In a 63rd example, the method of Example 62, wherein the particular patient is not included in the plurality of patients.


In a 64th example, the method of Example 62, wherein the data points are clustered based on latent space heart health parameters determined for each patient at different points in time.


In a 65th example, the method of Example 62, wherein the particular patient is not included in the plurality of patients, wherein latent space heart health parameters are determined for the particular patient at different times, and wherein the latent space heart health parameters are mapped to the data point clusters.


In a 66th example, the method of Example 62, wherein the data point clusters are presented as being different colors.
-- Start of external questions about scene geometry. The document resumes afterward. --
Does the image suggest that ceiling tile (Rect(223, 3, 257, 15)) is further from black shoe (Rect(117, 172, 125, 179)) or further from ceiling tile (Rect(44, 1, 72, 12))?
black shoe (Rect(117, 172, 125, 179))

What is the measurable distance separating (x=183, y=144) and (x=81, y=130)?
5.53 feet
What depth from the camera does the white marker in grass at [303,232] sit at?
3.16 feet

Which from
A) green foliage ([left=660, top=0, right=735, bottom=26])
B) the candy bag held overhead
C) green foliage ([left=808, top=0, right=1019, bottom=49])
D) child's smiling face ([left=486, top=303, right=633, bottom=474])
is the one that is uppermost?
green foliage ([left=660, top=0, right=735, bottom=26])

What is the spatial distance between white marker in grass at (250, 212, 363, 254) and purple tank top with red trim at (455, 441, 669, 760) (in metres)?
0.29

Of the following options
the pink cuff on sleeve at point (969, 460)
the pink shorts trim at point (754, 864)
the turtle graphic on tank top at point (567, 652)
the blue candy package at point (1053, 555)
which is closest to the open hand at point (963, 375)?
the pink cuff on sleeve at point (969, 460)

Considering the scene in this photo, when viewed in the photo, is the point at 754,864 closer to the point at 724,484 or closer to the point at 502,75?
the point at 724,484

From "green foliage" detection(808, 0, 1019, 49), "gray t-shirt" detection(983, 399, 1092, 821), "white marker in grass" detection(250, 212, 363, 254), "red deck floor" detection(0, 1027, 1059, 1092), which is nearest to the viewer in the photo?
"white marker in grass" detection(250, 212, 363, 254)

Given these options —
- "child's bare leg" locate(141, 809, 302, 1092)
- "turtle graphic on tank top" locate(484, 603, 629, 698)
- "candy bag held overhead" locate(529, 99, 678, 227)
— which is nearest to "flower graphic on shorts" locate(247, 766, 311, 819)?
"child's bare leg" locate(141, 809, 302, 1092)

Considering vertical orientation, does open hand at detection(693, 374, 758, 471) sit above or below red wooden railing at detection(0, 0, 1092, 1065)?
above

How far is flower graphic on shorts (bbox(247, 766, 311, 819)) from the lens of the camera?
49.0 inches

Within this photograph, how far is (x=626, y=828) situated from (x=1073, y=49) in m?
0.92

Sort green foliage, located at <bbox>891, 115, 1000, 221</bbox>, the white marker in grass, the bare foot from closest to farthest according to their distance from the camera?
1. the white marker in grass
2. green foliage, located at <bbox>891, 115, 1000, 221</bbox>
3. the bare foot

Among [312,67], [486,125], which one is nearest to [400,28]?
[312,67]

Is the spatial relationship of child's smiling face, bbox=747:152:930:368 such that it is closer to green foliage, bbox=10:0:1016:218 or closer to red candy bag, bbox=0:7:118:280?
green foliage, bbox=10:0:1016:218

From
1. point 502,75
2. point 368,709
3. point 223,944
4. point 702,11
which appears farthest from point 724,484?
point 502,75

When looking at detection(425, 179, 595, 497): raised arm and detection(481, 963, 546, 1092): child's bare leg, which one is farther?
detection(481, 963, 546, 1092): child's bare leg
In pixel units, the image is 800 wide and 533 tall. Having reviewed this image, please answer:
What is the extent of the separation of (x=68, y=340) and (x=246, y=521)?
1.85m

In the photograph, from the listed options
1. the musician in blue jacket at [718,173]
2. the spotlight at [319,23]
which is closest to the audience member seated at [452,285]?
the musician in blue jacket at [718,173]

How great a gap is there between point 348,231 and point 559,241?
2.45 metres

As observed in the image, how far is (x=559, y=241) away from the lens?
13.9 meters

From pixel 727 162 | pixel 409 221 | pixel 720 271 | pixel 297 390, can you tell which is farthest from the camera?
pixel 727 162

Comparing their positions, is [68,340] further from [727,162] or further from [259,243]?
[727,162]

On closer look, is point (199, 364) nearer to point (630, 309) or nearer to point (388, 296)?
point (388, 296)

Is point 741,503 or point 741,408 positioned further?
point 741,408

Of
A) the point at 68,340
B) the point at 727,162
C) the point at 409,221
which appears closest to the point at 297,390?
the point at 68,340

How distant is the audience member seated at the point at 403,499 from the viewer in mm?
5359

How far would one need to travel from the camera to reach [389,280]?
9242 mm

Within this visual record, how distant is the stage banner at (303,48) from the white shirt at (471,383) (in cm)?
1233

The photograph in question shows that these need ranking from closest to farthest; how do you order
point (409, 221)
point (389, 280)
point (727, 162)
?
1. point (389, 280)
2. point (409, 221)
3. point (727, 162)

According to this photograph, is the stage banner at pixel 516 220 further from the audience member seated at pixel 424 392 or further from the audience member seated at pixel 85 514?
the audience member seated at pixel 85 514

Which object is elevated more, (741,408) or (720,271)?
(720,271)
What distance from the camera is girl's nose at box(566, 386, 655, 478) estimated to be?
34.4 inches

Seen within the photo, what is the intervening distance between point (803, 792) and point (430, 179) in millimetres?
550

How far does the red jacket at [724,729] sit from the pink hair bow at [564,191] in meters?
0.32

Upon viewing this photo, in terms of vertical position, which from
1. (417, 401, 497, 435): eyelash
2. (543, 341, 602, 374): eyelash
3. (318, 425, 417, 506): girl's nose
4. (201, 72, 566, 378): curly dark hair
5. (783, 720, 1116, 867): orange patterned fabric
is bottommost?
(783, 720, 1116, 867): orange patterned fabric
In a 67th example, the method of Example 62, wherein the endotype trend is presented as a plurality of graphical elements associated with the plurality of data points associated with the particular patient.


In a 68th example, the method of Example 67, wherein the graphical elements are stars.


In a 69th example, the method of Example 67, wherein the graphical elements are adjusted based on a recency of the data point.


In a 70th example, the method of Example 69, wherein an interior color of each graphical element is adjusted in transparency based on its recency.


In a 71st example, the method of Example 70, wherein the user interface presents a plurality of ellipses, and wherein each ellipse includes a subset of the data points which are assigned similar likelihoods of a particular endotype.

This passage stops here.